Biomarker insight: FOXC1 matters
FOXC1-high tumors
- DFS HR 0.33
- OS HR 0.25
Clear survival advantage
FOXC1-low tumors
- No significant benefit
A step toward biologically driven de-escalation vs intensification.
A real patient story — now echoed by trial data
Four years ago, a woman in her early 40s underwent surgery and standard adjuvant chemotherapy for early TNBC.
Given her high-risk features and excellent tolerance, she continued on metronomic capecitabine beyond the classic timeframe — low dose, continuous, with close monitoring.
Over 4 years, she maintained:
- Stable quality of life
- Minimal toxicity
- Complete disease control
Today, she remains disease-free — a real-world experience that once felt ‘anecdotal’…
Now, SYSUCC-001 shows this strategy can stand on level-I evidence.

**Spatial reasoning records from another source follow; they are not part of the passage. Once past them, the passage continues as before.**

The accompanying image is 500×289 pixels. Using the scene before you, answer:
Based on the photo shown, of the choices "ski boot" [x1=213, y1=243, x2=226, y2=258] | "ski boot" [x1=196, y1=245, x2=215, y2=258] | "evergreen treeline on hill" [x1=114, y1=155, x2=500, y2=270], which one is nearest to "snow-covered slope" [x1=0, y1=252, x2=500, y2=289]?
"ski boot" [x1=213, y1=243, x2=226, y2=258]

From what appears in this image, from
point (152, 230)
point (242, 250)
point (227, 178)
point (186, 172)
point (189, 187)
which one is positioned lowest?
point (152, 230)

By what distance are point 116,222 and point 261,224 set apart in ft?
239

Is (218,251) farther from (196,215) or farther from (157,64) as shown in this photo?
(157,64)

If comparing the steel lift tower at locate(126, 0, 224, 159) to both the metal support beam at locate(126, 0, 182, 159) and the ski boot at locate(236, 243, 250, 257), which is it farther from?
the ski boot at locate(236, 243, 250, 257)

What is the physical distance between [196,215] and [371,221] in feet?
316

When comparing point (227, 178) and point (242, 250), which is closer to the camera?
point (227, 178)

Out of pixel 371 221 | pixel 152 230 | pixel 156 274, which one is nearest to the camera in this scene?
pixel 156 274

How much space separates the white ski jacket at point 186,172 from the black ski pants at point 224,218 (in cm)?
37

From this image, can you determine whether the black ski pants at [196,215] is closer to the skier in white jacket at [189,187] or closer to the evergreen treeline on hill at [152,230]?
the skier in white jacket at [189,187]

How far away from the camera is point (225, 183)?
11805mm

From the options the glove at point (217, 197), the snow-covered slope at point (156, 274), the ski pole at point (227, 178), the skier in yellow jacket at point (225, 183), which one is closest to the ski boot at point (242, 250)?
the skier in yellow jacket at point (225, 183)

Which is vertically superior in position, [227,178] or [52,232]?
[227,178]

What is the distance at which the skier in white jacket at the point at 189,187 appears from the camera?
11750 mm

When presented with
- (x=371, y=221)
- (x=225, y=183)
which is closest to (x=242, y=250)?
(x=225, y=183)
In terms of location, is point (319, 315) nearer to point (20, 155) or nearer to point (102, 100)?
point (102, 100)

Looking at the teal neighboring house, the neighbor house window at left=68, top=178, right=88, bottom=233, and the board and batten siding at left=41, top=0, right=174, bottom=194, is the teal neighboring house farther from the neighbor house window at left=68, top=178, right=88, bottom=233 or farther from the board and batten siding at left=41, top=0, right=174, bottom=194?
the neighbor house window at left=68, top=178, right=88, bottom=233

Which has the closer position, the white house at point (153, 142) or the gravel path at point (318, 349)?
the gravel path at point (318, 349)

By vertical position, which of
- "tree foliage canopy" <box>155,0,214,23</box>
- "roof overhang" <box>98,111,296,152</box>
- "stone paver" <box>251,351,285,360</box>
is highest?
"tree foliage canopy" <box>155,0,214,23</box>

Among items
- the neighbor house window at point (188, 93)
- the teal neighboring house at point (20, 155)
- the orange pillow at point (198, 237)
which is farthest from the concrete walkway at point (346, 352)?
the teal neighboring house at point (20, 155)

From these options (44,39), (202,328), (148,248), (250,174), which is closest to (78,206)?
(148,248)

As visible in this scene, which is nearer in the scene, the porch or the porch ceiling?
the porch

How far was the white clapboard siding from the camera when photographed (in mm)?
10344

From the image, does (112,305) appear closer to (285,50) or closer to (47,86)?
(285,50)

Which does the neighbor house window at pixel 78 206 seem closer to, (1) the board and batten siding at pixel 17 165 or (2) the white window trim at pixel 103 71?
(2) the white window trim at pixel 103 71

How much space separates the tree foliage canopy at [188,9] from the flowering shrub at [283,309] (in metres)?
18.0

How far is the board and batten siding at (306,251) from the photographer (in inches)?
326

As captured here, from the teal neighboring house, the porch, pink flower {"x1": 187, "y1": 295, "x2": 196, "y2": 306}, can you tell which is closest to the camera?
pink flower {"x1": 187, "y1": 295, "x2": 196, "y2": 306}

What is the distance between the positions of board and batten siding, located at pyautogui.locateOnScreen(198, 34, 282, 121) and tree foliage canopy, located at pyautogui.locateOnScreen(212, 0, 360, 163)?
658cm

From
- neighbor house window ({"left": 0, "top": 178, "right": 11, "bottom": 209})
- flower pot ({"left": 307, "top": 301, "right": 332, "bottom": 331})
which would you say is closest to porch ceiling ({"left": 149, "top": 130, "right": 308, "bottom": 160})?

Sometimes, clinical intuition arrives years before publication.
Clinical take-home messages
- Metronomic capecitabine is not just a 5-year DFS story — it’s a 10-year survival story
- FOXC1 may help identify who truly benefits
- Low-dose, continuous therapy can be powerful, practical, and patient-friendly
- This approach deserves discussion in high-risk early TNBC, especially where immunotherapy access is limited
The bigger lesson
Precision oncology is not only about new drugs, sometimes it’s about using old drugs, differently, for the right patient.”